Dave Nellist, Socialist Party councillor, Coventry
No DSS - Landlords discriminate against those on housing benefit

No DSS – Landlords discriminate against those on housing benefit

There will be widespread anguish at Tory/Lib Dems’ changes to housing benefit which came into force on 1 April. Hundreds of thousands of families will find their future entitlement to help with housing costs in privately rented property sharply reduced.

These changes will apply straightaway to all new claims for Local Housing Allowance (LHA). But other existing tenants, if already receiving LHA, will be affected if their circumstances change. For example, if someone in the family leaves (meaning their claim would then be based on ‘entitlement’ to a smaller home), or if a family moves to a new property, they will suffer cuts in entitlement.

Existing tenants will see their claims reduce at some point up to nine months after the anniversary of their claim date.

LHA was introduced by the Labour government in 2008 and only ever fully covered five out of ten rented properties in any area. But from 1 April the Tory/Lib Dem government has decided that only three in ten privately rented properties will be eligible for full LHA and be affordable. For those who live in the other seven out of ten properties, the government intends tenants will either have to make up the difference or move to somewhere cheaper.

Dave Nellist at NSSN lobby of TUC, photo Suleyman Civi

Dave Nellist at NSSN lobby of TUC, photo Suleyman Civi

In Coventry the local council has written to approximately 10,000 tenants and 1,200 landlords, and, in a press release, estimates the changes will reduce entitlement to LHA for privately renting tenants by an average of £550 a year, or £11 a week.

For larger families the reduction could be as much as £2,750 a year, or £55 a week as the rate for new claims will be based on a maximum four bedroom, not a five bedroom, property.

As unemployment rises, then more and more families are going to be pushed into poverty.

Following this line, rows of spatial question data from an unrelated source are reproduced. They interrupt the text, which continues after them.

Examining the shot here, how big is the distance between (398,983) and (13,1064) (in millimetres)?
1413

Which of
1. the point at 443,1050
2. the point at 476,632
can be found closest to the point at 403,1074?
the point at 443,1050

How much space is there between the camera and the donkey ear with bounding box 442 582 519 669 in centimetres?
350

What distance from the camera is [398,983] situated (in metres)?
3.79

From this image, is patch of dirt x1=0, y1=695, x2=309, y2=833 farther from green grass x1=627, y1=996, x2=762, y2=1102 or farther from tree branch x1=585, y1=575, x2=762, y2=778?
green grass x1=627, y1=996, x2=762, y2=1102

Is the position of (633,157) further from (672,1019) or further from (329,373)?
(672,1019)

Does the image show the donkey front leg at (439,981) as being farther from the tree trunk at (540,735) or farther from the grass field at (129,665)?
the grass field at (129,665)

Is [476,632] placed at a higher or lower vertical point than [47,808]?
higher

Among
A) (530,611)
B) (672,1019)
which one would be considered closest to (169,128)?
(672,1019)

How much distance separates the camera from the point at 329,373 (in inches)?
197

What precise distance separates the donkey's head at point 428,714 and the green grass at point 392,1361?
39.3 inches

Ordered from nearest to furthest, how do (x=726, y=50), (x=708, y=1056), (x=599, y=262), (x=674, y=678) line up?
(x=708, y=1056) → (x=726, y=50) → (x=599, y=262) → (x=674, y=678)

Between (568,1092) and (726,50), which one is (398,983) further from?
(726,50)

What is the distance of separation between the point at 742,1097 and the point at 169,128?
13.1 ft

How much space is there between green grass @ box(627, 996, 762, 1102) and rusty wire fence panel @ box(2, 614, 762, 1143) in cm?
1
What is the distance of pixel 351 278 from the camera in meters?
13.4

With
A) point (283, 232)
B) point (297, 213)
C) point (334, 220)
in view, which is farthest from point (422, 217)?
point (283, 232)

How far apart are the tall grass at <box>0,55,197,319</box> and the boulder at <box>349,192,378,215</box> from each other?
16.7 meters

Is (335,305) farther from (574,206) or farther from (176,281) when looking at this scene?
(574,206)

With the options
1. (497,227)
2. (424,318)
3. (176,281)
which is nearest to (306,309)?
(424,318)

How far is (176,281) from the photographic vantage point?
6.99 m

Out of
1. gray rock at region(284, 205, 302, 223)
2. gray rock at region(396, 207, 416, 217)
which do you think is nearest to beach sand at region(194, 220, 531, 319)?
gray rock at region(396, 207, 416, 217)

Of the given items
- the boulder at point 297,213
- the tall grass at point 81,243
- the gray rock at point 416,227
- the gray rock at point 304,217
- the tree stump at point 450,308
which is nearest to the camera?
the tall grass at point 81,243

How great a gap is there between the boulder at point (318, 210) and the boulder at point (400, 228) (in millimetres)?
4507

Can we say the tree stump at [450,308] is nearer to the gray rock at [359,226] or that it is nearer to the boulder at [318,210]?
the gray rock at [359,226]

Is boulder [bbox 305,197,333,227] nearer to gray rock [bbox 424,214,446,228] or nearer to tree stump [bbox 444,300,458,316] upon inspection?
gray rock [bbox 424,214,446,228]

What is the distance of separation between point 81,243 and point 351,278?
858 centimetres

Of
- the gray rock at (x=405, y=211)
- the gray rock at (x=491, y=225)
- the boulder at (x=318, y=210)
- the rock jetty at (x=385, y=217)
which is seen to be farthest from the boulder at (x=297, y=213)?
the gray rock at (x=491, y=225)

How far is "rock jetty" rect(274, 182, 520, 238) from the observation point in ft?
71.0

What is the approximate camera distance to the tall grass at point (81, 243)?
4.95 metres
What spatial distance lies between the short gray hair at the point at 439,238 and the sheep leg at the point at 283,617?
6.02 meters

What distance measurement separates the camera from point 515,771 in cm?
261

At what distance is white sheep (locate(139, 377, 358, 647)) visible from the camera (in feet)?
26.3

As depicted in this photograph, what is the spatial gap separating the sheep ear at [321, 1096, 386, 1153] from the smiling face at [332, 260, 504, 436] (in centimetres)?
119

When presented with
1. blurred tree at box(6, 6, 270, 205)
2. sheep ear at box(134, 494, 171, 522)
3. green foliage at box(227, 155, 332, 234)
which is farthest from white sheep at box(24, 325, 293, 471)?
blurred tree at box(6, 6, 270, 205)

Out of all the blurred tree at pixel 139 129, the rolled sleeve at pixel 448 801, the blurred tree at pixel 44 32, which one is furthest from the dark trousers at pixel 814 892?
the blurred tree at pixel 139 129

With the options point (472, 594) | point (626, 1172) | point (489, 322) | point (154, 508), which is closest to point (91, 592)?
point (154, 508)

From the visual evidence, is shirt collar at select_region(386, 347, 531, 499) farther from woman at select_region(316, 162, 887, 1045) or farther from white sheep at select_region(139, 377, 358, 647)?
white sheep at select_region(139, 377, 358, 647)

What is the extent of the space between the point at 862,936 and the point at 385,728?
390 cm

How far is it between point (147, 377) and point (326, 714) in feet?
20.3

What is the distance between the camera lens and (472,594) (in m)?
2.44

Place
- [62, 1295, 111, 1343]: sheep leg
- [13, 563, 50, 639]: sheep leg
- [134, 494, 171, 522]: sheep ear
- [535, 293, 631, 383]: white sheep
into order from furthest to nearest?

And if landlords don’t reduce their rents by the same amount as the cuts (not a very likely prospect) then evictions and homelessness will rise.

As housing specialist Rob Windsor said: “This is just the start of cuts which will push people into overcrowded housing. In the case of people under 35 years old, shared housing will be the only option. With less and less jobs the days of rising homelessness will return, thanks to the Tories and their Liberal Democrat rear gunners.”

I want Coventry council to collate the responses to the letters they have sent to tenants and landlords and urgently prepare a strategy to pressurise the government to reverse these vindictive changes.

Pressure needs to be brought on councils around the country to link up in a campaign to force the government to retreat.

We need candidates in the May elections who will argue against these cuts and instead for a mass programme of building affordable, decent housing, and a benefits system that fully protects people when they need it.

Candidates from the Trade Unionist and Socialist Coalition (TUSC) will certainly be doing that.